MOTIVI DELLA DECISIONE
Col primo motivo di
impugnazione, i ricorrenti, deducono violazione e/o falsa applicazione
dell'art. 2 del d.l. 23 ottobre 1996, n. 538 e dell'art. 4 d.l. 28 marzo
1997, n. 79 (convertito in legge 28 marzo 1997, n. 140), in relazione
all'avvenuto condono delle sanzioni amministrative e omessa motivazione
sul punto.
Premettono che la
società aveva proposto domanda di condono ai sensi dell'art. 4 del d.l. 15
gennaio 1993, n. 6, convenuto nella legge 17 marzo 1993, n. 63 e,
successivamente, altra domanda di condono (prodotta all'udienza del 19
giugno 1998; all'udienza del 7 maggio 1999 era dato atto dell'avvenuto
corretto adempimento degli obblighi connessi con il condono) ai sensi
dell'art. 2 del d.l. 23 ottobre 1996, n. 538, "integrata" ai sensi degli
artt. 2 e 4 del d.l. 28 marzo 1997, n. 79, convertito nella legge 28
maggio 1997, n. 140.
Sostengono quindi
che, ai sensi dell'art. 2 del d.l. n. 538/1996, il condono estingue (a
tutto il luglio 1996) anche le obbligazioni per sanzioni amministrative e
per ogni altro onere accessorio connessi con le violazioni delle norme sul
collocamento e che il diverso convincimento del Tribunale era privo di
motivazione.
Il motivo è fondato.
Invero, in presenza
delle contestate violazioni di cui agli artt. 11- 13 e 18 della legge 29
aprile 1949, n. 264, recante "provvedimenti in materia di avviamento al
lavoro e di assistenza dei lavoratori involontariamente disoccupati", deve
condividersi la decisione adottata da questa Corte con sentenza 8 maggio
2004, n. 8802, in ordine alla applicabilità della regolarizzazione
prevista dal decreto legge 23 ottobre 1996, n. 538 (non convertito in
legge, ma i cui effetti sono stati fatti salvi dall'art. 1, comma 233,
della legge 23 dicembre 1996, n. 662) il quale ha previsto l'estinzione,
per effetto di intervenuta regolarizzazione contributiva, non solo dei
reati previsti da leggi speciali in materia di versamento di contributi e
premi, ma anche delle obbligazioni per sanzioni amministrative e di ogni
altro onere accessorio, connessi con le violazioni delle norme sul
collocamento.
Rimane assorbito il
secondo motivo, col quale i ricorrenti denunciano, in via subordinata, la
violazione e/o falsa applicazione dell'art. 4, comma 4, d.l. 28 marzo
1993, n. 6 (convertito in legge 28 maggio 1993, n. 63) ed omessa
motivazione.
Del pari assorbiti
sono il terzo motivo - pure proposto subordinatamente, col quale i
ricorrenti deducono vizi di motivazione e violazione dell'art. 2094 c.

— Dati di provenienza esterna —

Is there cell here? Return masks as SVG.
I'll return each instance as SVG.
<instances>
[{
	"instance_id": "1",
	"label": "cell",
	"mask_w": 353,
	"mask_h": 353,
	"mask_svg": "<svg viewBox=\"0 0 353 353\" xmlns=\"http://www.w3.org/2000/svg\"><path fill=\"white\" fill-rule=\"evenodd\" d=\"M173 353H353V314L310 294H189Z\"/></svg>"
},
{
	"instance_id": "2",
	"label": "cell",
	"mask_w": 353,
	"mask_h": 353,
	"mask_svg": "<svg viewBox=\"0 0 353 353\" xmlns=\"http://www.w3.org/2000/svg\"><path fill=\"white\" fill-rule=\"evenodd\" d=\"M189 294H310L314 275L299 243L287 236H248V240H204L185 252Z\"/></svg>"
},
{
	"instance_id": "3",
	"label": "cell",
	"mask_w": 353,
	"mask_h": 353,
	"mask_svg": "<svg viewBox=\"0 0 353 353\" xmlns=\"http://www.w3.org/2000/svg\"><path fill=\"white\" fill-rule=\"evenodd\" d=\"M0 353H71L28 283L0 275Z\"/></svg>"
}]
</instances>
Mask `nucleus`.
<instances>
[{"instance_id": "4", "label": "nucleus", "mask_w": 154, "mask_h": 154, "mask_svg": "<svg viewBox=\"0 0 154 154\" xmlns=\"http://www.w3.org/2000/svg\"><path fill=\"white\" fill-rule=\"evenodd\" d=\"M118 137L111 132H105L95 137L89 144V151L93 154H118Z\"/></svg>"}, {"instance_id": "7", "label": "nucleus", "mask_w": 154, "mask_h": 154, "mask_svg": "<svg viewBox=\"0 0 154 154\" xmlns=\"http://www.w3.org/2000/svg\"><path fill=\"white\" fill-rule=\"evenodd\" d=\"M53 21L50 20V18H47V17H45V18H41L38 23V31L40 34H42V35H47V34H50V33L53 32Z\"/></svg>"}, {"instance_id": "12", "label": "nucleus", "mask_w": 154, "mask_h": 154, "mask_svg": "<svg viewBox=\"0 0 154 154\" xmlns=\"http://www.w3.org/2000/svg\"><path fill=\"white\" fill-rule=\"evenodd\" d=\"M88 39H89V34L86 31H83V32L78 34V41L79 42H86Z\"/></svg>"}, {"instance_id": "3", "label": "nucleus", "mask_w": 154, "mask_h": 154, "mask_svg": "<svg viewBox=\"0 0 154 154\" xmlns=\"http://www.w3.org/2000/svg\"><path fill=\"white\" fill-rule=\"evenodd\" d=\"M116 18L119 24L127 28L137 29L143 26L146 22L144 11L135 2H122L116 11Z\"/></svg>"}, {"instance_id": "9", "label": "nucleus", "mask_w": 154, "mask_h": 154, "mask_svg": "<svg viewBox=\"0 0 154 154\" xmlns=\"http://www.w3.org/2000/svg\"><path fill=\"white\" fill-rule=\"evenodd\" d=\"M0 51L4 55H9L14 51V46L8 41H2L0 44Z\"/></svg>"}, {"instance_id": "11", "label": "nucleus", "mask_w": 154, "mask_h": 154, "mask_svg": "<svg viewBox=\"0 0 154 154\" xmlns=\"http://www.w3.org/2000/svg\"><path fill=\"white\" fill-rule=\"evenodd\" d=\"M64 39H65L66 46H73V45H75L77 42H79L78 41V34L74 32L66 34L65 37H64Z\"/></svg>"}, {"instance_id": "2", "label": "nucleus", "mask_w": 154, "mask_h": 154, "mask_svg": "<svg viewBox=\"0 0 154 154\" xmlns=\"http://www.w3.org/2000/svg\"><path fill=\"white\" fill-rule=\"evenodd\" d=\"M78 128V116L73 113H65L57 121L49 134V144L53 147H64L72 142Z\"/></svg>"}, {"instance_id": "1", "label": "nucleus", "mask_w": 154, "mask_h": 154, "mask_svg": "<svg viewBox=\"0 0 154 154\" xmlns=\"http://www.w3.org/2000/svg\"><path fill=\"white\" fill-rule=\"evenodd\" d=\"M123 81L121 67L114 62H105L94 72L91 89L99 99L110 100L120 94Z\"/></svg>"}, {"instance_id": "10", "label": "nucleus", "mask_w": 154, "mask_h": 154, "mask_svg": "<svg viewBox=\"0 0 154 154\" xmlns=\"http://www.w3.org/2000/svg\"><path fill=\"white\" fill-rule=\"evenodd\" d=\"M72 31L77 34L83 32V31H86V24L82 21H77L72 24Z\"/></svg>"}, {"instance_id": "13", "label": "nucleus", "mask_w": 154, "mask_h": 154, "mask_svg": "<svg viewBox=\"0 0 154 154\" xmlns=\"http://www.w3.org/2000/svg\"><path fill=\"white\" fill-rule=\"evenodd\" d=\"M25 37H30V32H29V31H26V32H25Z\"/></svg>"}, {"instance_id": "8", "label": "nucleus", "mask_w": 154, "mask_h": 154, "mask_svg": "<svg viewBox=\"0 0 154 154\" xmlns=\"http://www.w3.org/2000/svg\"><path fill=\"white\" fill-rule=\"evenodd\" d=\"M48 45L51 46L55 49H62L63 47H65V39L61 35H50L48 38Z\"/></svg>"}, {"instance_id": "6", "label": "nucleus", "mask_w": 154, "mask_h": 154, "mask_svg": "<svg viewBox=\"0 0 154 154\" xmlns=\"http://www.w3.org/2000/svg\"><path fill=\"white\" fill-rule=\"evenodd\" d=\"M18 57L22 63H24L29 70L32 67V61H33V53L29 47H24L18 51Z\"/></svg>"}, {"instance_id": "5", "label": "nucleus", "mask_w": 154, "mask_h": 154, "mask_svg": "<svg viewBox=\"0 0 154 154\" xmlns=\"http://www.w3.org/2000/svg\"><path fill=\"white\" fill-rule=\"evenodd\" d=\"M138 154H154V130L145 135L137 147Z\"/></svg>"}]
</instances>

civ. in relazione alla sussistenza del requisito della subordinazione - e
il quarto motivo del ricorso, col quale i ricorrenti denunciano vizi di
motivazione, ancora in riferimento all'art. 2094 c. civ. e all'esistenza
di ulteriori requisiti sussidiari ai fini della qualificazione del
rapporto.
Conclusivamente, il
ricorso deve essere accolto per quanto di ragione, la sentenza impugnata
deve essere cassata e, non essendo necessari ulteriori accertamenti di
fatto, la causa può essere decisa nel merito con l'annullamento
dell'ordinanza ingiunzione. Le spese seguono la soccombenza (art. 385
c.p.c.).
P.T.M.
La Corte accoglie il
ricorso per quanto di ragione; cassa la sentenza impugnata e, decidendo
nel merito, annulla l'ordinanza ingiunzione. Condanna l'Ispettorato del
lavoro a pagare a controparti le spese in E. 40,00 oltre E. 3.000,00 per
onorari; spese generali e accessori come per legge.